#### Entries shown:
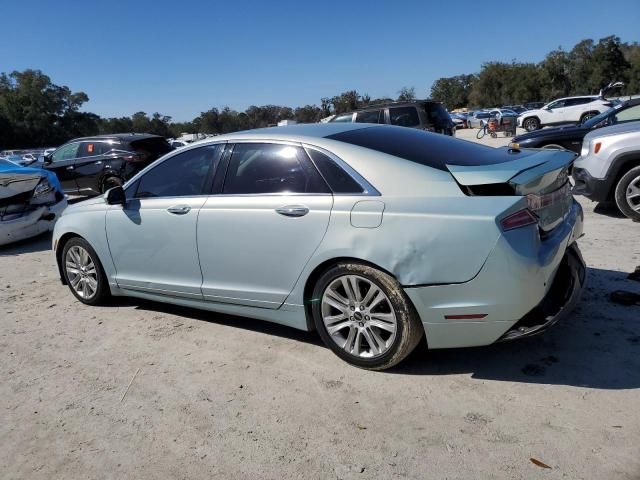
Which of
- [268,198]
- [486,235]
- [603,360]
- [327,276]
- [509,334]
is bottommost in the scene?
[603,360]

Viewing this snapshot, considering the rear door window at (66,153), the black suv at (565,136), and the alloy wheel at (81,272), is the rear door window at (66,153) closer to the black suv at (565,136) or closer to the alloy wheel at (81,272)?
the alloy wheel at (81,272)

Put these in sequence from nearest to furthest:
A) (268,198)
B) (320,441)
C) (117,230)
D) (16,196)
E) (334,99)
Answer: (320,441), (268,198), (117,230), (16,196), (334,99)

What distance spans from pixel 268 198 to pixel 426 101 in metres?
9.94

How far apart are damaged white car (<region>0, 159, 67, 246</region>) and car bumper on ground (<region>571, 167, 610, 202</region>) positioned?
8020mm

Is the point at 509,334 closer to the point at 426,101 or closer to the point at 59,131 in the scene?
the point at 426,101

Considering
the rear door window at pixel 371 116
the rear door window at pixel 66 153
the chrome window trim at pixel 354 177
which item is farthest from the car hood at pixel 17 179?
the rear door window at pixel 371 116

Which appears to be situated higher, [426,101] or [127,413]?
[426,101]

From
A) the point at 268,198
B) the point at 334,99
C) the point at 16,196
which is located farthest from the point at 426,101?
the point at 334,99

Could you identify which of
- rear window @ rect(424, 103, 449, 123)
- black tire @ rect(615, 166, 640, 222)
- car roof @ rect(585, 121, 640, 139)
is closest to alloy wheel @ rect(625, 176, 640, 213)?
black tire @ rect(615, 166, 640, 222)

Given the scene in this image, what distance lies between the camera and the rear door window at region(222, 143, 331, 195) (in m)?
3.45

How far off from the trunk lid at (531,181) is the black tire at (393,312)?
0.71m

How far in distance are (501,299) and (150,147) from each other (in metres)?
10.5

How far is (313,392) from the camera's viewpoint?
124 inches

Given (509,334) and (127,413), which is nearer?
(509,334)
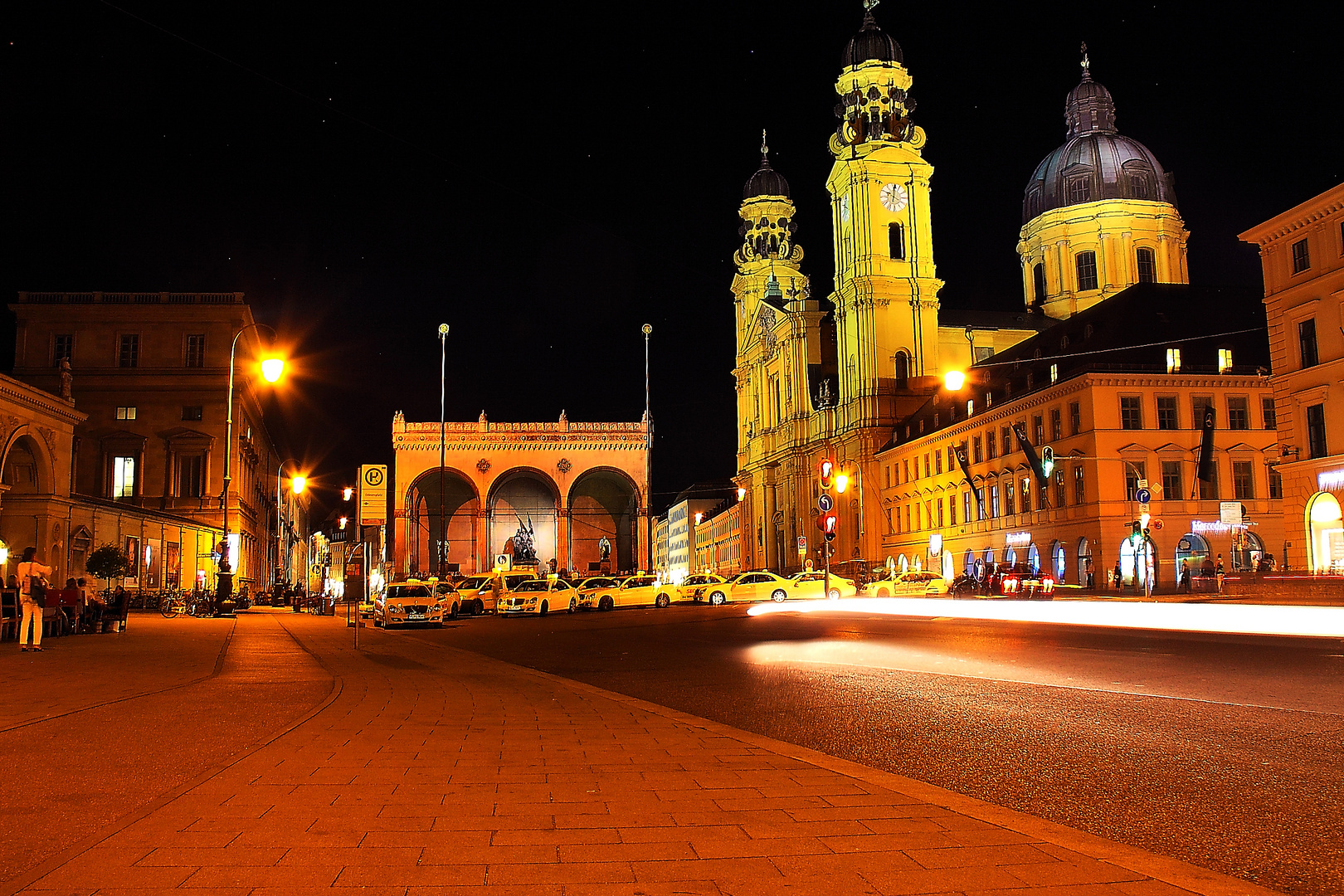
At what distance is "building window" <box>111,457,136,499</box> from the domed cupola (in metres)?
69.8

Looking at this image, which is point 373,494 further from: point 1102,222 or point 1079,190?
point 1079,190

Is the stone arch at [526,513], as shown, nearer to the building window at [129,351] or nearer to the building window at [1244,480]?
the building window at [129,351]

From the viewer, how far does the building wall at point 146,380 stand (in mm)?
58688

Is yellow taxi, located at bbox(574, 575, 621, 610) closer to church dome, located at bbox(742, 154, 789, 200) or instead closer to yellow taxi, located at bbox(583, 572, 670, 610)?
yellow taxi, located at bbox(583, 572, 670, 610)

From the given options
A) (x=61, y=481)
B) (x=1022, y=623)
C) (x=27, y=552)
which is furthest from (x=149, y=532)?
(x=1022, y=623)

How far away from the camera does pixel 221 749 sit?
26.2ft

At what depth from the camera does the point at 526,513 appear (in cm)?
10575

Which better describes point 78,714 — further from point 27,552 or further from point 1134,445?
point 1134,445

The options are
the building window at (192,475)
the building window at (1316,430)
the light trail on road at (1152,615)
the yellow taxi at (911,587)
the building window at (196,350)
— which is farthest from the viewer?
the building window at (196,350)

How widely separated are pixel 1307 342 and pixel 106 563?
44467 millimetres

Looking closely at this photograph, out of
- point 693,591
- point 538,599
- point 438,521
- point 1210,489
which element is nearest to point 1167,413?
point 1210,489

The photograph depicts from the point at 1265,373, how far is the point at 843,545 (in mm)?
36880

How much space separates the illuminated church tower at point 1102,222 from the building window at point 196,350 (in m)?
63.9

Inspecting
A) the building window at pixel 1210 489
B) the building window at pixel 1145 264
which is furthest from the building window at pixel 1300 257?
the building window at pixel 1145 264
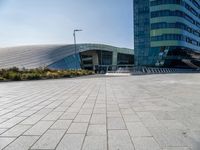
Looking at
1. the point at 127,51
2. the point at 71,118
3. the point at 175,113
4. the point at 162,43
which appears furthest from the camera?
the point at 127,51

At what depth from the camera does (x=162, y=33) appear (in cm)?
5797

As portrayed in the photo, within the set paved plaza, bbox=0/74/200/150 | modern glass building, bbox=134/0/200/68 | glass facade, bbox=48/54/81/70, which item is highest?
modern glass building, bbox=134/0/200/68

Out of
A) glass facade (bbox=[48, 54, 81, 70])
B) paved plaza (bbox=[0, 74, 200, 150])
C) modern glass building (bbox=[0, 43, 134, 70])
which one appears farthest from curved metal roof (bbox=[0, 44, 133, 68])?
paved plaza (bbox=[0, 74, 200, 150])

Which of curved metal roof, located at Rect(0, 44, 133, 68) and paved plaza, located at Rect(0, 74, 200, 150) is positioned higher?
curved metal roof, located at Rect(0, 44, 133, 68)

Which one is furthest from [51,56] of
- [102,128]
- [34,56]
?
[102,128]

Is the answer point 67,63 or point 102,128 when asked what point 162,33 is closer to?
point 67,63

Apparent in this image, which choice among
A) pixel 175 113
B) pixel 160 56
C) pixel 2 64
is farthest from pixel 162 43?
pixel 175 113

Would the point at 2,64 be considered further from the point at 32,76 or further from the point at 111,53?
the point at 111,53

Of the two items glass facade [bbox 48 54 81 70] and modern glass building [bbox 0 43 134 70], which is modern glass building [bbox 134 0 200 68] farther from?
glass facade [bbox 48 54 81 70]

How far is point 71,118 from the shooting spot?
5699 mm

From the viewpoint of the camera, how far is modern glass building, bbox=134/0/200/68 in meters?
57.6

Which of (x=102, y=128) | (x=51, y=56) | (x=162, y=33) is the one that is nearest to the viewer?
(x=102, y=128)

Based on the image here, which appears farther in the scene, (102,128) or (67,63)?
(67,63)

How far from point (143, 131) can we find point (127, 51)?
8762cm
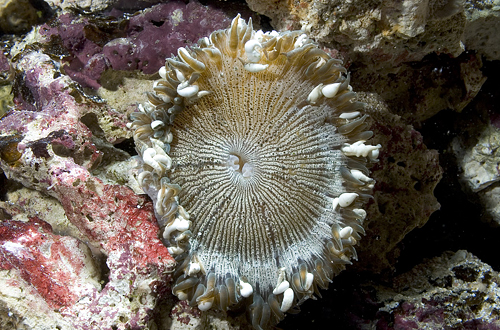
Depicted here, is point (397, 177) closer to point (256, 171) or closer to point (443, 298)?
point (443, 298)

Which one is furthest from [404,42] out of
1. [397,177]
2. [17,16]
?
[17,16]

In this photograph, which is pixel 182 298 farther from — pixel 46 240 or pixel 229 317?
pixel 46 240

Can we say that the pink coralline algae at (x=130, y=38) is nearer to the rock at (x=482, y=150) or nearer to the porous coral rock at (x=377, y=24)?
the porous coral rock at (x=377, y=24)

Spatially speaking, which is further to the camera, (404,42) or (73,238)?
(404,42)

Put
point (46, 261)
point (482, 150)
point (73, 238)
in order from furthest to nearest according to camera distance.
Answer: point (482, 150)
point (73, 238)
point (46, 261)

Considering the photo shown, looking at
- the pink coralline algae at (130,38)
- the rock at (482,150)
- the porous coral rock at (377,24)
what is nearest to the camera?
the porous coral rock at (377,24)

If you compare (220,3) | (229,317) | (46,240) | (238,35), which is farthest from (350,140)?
(46,240)

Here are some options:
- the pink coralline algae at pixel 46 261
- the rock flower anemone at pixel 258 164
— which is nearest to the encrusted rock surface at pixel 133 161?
the pink coralline algae at pixel 46 261
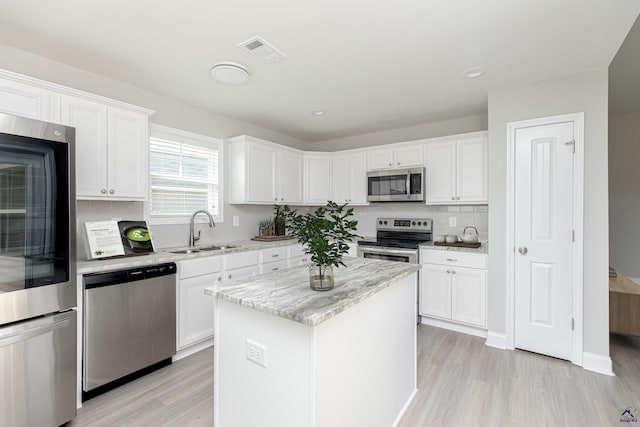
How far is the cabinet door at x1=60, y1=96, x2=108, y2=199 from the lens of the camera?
2.22m

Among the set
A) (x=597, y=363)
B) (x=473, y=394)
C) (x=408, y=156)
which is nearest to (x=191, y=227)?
(x=408, y=156)

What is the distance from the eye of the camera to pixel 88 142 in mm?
2316

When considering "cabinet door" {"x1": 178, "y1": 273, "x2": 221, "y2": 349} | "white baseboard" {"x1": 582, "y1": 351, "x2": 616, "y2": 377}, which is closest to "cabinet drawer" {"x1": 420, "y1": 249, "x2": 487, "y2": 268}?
"white baseboard" {"x1": 582, "y1": 351, "x2": 616, "y2": 377}

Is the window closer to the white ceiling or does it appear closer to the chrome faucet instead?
the chrome faucet

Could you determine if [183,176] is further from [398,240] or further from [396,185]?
[398,240]

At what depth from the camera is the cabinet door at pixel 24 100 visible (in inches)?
75.6

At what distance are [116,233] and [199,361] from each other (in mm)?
1351

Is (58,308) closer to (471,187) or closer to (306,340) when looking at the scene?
(306,340)

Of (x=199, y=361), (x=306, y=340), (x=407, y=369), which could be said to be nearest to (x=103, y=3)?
(x=306, y=340)

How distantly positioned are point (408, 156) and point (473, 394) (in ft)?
8.87

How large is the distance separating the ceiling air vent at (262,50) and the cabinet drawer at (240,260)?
6.14 ft

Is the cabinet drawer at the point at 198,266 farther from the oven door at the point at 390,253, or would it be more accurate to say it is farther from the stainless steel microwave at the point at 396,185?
the stainless steel microwave at the point at 396,185

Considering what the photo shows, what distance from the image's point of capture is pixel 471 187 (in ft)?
11.4

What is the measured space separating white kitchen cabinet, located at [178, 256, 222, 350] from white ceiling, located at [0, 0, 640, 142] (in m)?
1.71
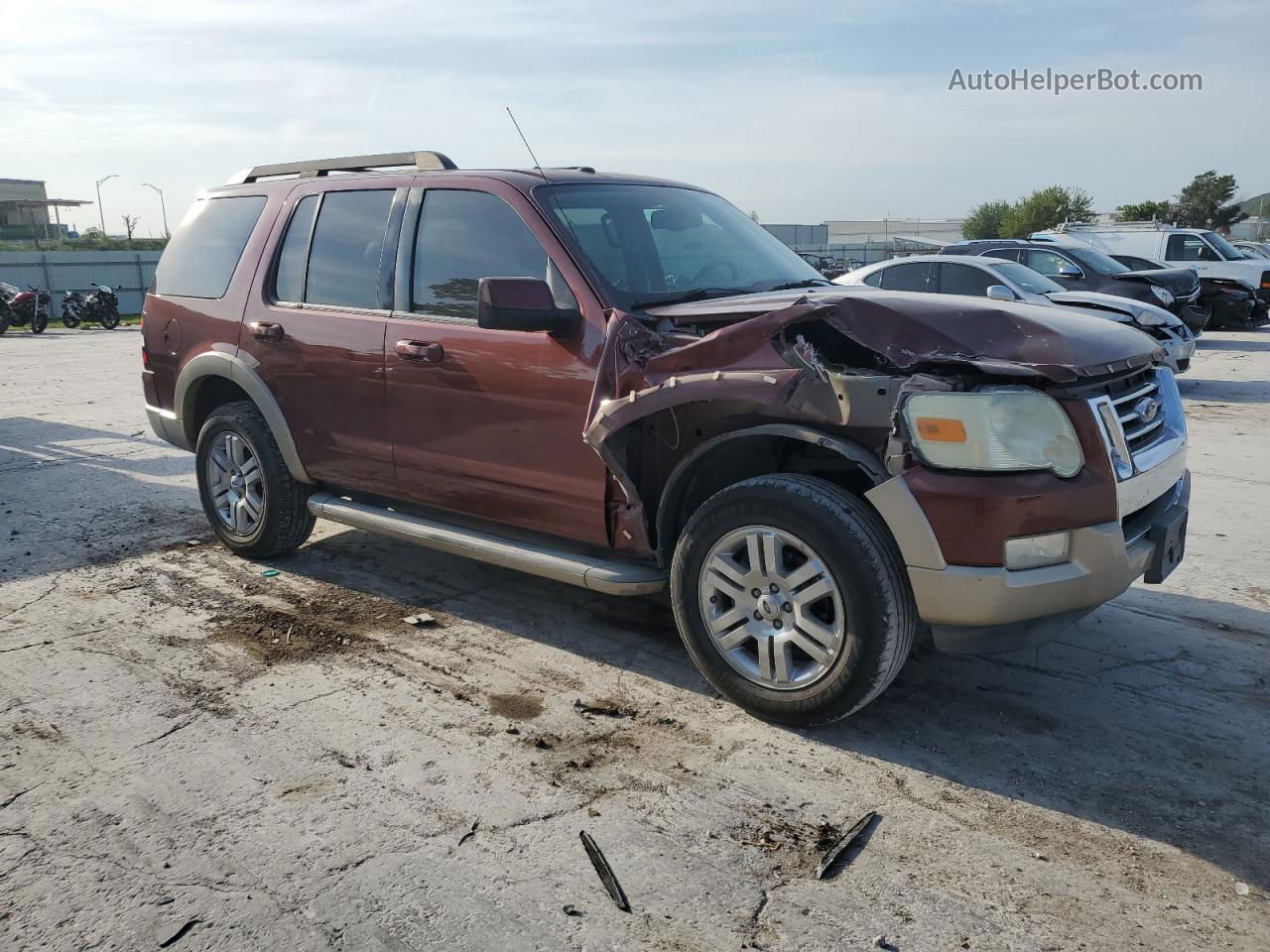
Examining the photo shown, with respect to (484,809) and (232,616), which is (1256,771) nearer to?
(484,809)

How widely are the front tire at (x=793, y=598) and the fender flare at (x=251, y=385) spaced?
7.96 feet

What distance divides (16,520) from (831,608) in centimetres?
563

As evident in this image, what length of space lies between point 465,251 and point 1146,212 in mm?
→ 51792

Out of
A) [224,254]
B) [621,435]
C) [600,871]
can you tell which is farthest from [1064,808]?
[224,254]

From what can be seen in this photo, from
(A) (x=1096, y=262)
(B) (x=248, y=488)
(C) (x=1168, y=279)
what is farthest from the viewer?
(A) (x=1096, y=262)

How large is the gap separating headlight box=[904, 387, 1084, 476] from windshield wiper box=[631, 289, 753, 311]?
4.13 feet

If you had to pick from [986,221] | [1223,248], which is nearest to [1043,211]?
[986,221]

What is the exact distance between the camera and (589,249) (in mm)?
4281

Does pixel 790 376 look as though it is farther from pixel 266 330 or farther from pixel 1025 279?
pixel 1025 279

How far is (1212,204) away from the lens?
167 ft

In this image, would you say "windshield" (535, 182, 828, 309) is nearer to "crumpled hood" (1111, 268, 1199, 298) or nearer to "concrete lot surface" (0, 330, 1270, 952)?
"concrete lot surface" (0, 330, 1270, 952)

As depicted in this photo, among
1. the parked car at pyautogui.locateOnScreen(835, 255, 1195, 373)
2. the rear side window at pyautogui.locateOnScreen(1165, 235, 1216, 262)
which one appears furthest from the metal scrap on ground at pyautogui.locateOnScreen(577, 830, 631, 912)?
the rear side window at pyautogui.locateOnScreen(1165, 235, 1216, 262)

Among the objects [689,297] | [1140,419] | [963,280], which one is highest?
[689,297]

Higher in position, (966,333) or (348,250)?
(348,250)
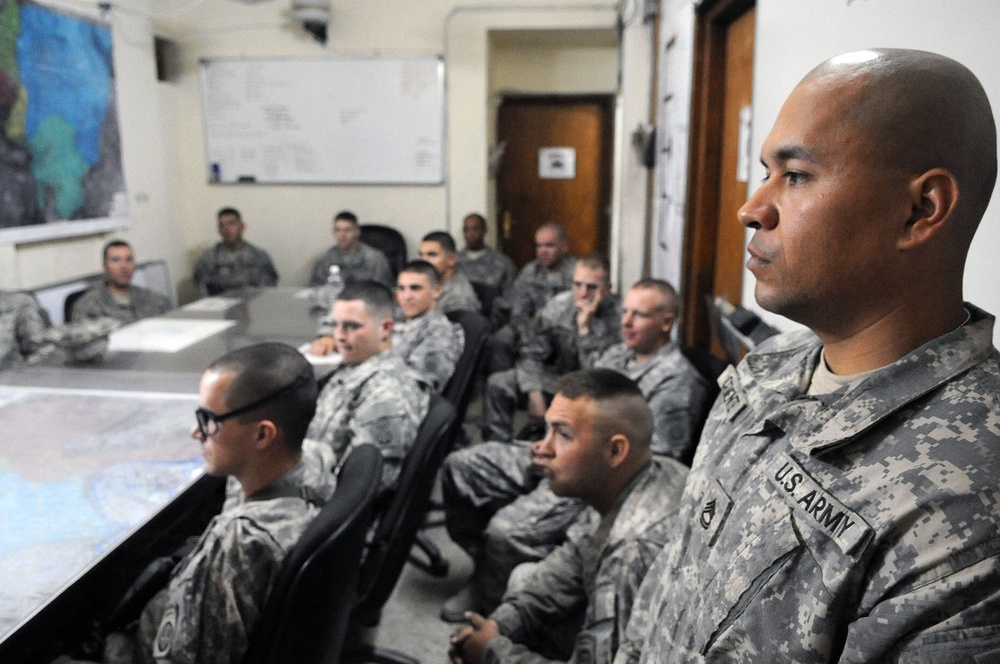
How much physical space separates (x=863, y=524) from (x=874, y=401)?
11cm

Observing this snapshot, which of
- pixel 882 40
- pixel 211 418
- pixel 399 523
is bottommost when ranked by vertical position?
pixel 399 523

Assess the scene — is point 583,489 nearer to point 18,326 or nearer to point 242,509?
point 242,509

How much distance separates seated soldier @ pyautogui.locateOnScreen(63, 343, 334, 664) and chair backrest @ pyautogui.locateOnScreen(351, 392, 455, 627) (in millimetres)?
253

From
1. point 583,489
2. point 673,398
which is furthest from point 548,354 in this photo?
point 583,489

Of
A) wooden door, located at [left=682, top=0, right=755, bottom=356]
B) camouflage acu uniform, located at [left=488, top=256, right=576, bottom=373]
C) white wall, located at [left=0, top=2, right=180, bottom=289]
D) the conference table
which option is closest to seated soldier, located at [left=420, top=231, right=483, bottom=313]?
camouflage acu uniform, located at [left=488, top=256, right=576, bottom=373]

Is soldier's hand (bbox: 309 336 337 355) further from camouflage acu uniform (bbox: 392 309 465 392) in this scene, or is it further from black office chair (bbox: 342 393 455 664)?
black office chair (bbox: 342 393 455 664)

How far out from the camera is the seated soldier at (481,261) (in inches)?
187

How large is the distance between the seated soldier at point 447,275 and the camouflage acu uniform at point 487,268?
644mm

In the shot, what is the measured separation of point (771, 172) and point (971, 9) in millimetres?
480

#### What you should do:
Quote every line from the line containing "Is soldier's hand" through the closing line of the listing, including both.

#### Correct response:
Is soldier's hand (bbox: 309 336 337 355) further from camouflage acu uniform (bbox: 392 309 465 392) in this scene, or is it further from black office chair (bbox: 342 393 455 664)?
black office chair (bbox: 342 393 455 664)

How far out from the camera is the seated soldier at (481,261) (in inches)?
187

How large is the distance between the seated soldier at point 447,275 and the camouflage acu uniform at point 487,268?
644mm

In the shot, what is the measured separation of point (771, 172) and point (971, 9) in millimetres?
480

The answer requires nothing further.